Ik ben geen deskundige op het gebied van de Lotus-soetra, maar dat hoeft toch ook niet? De soetra brengt mij op allerlei gedachten en die wil ik met lezers van het BD delen. Hoeveel afleveringen deze serie gaat tellen, is pas na de laatste aflevering bekend. Deze keer:
Tactvolle aanpassing.
‘Ik heb deze diepe, mysterieuze WET helemaal doorgrond, zoals alle boeddha’s in het universum dat konden en hebben gedaan. En al lijkt het soms dat ze allemaal een andere leer verkondigden, in de basis was en is het steeds hetzelfde!’ zo gaat de Boeddha verder. Dit is een belangrijke mededeling. Ook in deze wereld, in onze tijd, denken mensen dat er verschillende leren en verschillende waarheden zijn. Sommige daarvan werpen ze ver van zich af omdat ze in hun ogen gewoon verwerpelijk zijn. Andere laten ze los omdat ze er zogezegd ‘klaar mee zijn’ of doordat ze zelf vinden dat ze deze zijn ontgroeid. Maar Boeddha zegt: in de basis zijn ze allemaal gelijk! En omdat hij dat doorzag, gaf Shakyamuni Boeddha op drie niveaus onderricht. Hij noemt dat de drie voertuigen: 1) het voertuig van de luisteraars (shravaka-voertuig) 2) het voertuig van hen die verlicht zijn (pratyekaboeddha-voertuig) en 3 het voertuig van verlichten die zichzelf bevrijd hebben van het rad van wedergeboorte maar ervoor gekozen hebben actief te blijven wederkeren om alle wezens te bevrijden (bodhisattva-voertuig). Steeds weer is tactvolle aanpassing nodig aan het niveau van de personen tot wie Boeddha zich richt.
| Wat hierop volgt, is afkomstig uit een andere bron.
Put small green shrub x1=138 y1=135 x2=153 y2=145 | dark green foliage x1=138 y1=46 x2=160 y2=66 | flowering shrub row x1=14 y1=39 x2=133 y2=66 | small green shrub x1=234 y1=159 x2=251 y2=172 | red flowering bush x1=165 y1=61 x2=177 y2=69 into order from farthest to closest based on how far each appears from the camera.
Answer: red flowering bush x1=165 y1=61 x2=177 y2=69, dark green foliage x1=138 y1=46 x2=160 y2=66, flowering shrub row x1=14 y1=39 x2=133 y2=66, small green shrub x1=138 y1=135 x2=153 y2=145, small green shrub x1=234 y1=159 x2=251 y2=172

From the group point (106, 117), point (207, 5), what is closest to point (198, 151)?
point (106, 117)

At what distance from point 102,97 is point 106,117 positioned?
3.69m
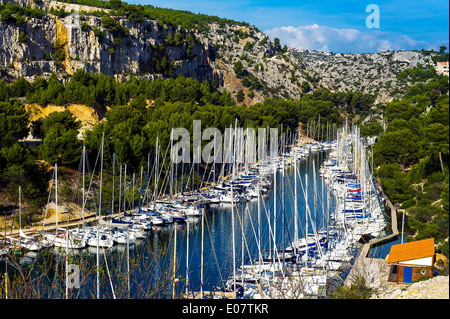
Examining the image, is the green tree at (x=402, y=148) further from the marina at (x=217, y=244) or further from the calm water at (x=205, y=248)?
the calm water at (x=205, y=248)

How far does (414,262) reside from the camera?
18.0 metres

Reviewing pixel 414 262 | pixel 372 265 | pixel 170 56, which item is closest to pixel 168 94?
pixel 170 56

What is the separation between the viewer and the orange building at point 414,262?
1778cm

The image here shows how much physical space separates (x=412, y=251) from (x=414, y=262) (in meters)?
0.85

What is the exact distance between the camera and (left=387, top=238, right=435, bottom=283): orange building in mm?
17781

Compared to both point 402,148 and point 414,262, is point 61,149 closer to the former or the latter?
point 414,262

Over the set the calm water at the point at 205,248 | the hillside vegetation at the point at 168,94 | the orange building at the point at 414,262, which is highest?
the hillside vegetation at the point at 168,94

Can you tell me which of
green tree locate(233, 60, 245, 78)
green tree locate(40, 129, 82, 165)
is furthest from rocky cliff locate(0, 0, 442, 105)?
green tree locate(40, 129, 82, 165)

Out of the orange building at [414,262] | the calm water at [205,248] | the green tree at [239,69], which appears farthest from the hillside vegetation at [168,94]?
the calm water at [205,248]

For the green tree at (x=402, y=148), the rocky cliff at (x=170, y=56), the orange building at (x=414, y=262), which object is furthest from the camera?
the rocky cliff at (x=170, y=56)

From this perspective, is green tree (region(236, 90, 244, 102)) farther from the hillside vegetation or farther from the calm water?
the calm water
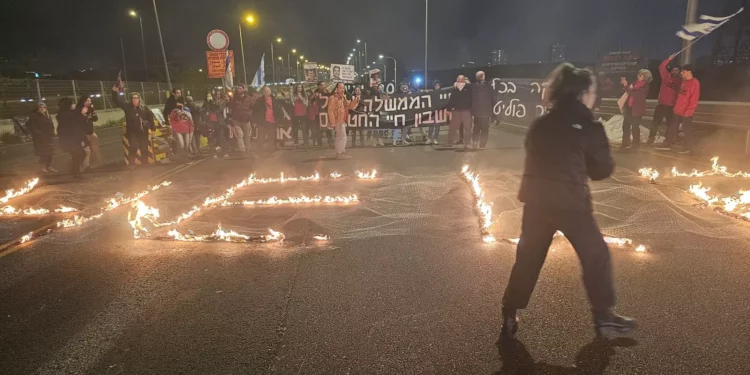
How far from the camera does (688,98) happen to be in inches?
440

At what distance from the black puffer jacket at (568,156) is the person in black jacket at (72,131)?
430 inches

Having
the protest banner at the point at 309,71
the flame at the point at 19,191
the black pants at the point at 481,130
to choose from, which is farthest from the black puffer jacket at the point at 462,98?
the protest banner at the point at 309,71

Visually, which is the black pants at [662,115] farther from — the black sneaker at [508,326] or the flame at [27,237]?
the flame at [27,237]

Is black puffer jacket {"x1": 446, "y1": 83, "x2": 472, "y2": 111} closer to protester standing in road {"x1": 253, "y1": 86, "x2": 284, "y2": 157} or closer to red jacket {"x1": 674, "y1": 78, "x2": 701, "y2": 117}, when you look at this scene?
red jacket {"x1": 674, "y1": 78, "x2": 701, "y2": 117}

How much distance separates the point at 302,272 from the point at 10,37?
47.2 m

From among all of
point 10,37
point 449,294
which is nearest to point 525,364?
point 449,294

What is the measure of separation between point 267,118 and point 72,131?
5.47m

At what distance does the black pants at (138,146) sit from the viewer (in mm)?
12156

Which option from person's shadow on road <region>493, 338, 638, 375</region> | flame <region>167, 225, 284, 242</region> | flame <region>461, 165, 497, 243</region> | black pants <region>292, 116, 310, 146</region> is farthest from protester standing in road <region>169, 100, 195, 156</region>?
person's shadow on road <region>493, 338, 638, 375</region>

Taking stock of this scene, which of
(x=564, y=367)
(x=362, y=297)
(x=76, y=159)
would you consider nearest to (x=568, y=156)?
(x=564, y=367)

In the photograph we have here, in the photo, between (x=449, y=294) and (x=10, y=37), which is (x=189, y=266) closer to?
(x=449, y=294)

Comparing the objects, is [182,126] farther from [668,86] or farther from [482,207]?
[668,86]

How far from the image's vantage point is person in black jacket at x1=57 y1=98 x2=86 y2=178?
1075 cm

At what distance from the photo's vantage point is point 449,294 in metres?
4.36
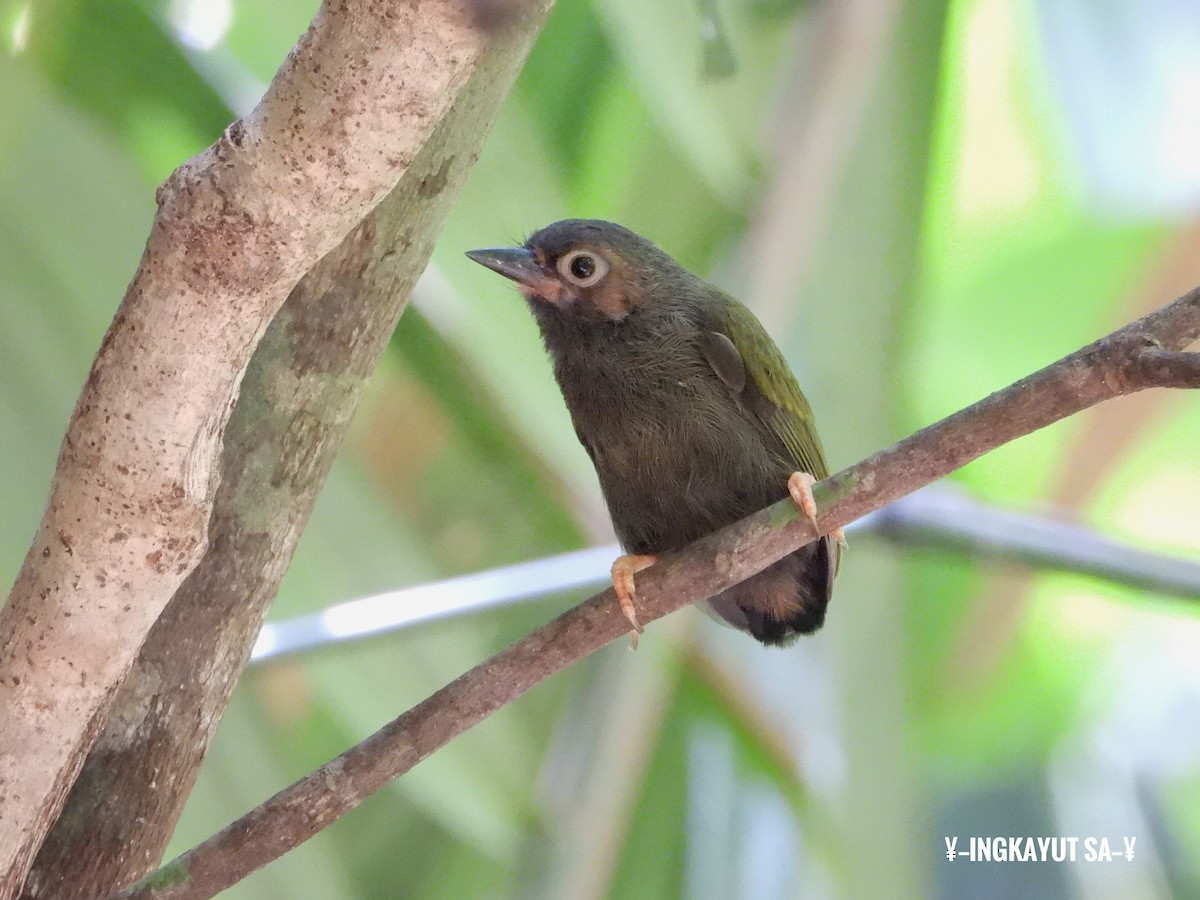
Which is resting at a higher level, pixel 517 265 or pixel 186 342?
pixel 517 265

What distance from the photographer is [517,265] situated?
3047 mm

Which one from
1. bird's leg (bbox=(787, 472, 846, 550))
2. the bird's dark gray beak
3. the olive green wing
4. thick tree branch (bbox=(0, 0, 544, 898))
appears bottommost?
thick tree branch (bbox=(0, 0, 544, 898))

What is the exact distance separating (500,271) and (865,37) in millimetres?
2032

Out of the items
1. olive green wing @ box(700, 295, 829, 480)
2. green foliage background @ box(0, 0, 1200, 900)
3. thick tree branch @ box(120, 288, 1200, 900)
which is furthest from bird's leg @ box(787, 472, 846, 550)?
green foliage background @ box(0, 0, 1200, 900)

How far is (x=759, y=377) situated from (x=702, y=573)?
0.93m

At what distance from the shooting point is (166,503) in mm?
1656

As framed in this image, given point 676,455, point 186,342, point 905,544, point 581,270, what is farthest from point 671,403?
point 186,342

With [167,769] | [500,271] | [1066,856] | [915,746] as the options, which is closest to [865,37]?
[500,271]

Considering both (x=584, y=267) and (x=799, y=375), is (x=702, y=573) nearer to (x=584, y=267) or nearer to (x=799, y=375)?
(x=584, y=267)

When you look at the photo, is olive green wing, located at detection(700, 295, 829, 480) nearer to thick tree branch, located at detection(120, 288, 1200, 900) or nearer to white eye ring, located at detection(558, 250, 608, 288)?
white eye ring, located at detection(558, 250, 608, 288)

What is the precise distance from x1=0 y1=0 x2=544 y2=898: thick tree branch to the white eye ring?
56.6 inches

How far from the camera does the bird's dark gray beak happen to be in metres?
3.03

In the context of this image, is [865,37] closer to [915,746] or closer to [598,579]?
[598,579]

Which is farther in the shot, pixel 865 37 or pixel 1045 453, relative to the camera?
pixel 1045 453
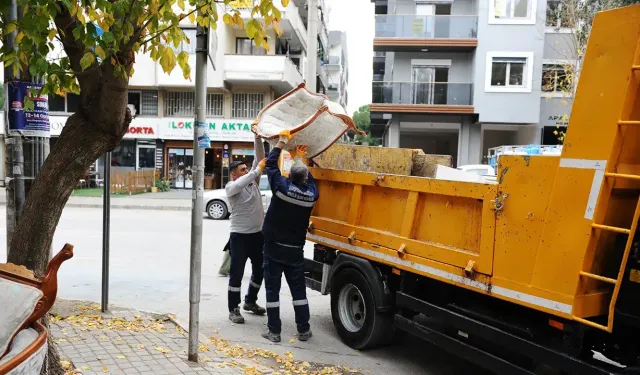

Alle op Gierentop aanwezige toehoorders verbazen zich erover dat Shakyamuni steeds maar op de noodzaak van tactvolle aanpassing blijft hameren. Ze vragen zich af wat hij eigenlijk wil zeggen. Saripoetra vraagt dan ook: ‘Alom Geëerde, waarom verheerlijkt u die tactvolle aanpassing steeds? En waarom benadrukt u voortdurend de absolute onbegrijpelijkheid van de WET? Dat hebben we nooit eerder uit uw mond gehoord. We weten niet wat we daar nu van moeten denken. Leg het nog eens uit, als u wilt.’
Ik snap de vraag om uitleg wel. Drie voertuigen? Welke dan? Eerst hebben we het over ekajana, hinayana, mahayana, en nu ineens over shravaka, pratyekaboeddha en bodhisattva voertuigen. Wat is het nou? Of zijn er 2×3 voertuigen, dus eigenlijk 6? Hoe zit het precies?
Shakyamuni geeft aan het niet uit te willen diepen: ‘Geloof me, het is beter voor u wanneer ik het niet uit ga leggen.’ Maar Saripoetra is óf een stijfkop, óf een doorzetter, óf een mannetje dat gewoon van geen ophouden weet. Hij blijft aandringen en zegt: ‘Ik vraag het nog een keer. Leg het ons dan uit. Ik weet zeker dat er hier genoeg lieden zijn met voldoende verstand om hetgeen u zegt te vatten en daar vervolgens naar te leven. ‘ In de soetra staat het er eerbiediger en met meer omhaal van woorden, maar hier komt het op neer. Boeddha schudt zijn hoofd en zegt:
‘ Genoeg Saripoetra! Als ik dieper op de waarheid inga, zullen er trotse mensen zijn die aan mijn woorden gaan twijfelen, er de spot mee gaan drijven en gaan zeggen dat het onmogelijk te geloven is.’ Maar Saripoetra zou Saripoetra niet zijn wanneer hij daarna zijn mond zou houden. Dat doet hij dus niet. Hij blijft aandringen. Uiteindelijk zegt Boeddha, na een poosje zwijgend te hebben nagedacht: ‘Goed. Jij wint. Omdat je zo nederig blijft aandringen kan ik niet blijven weigeren. Ik zal het zo simpel mogelijk proberen uit te leggen, maar dan moet jij goed luisteren, het in je geheugen prenten en er later in alle rust lang over nadenken!’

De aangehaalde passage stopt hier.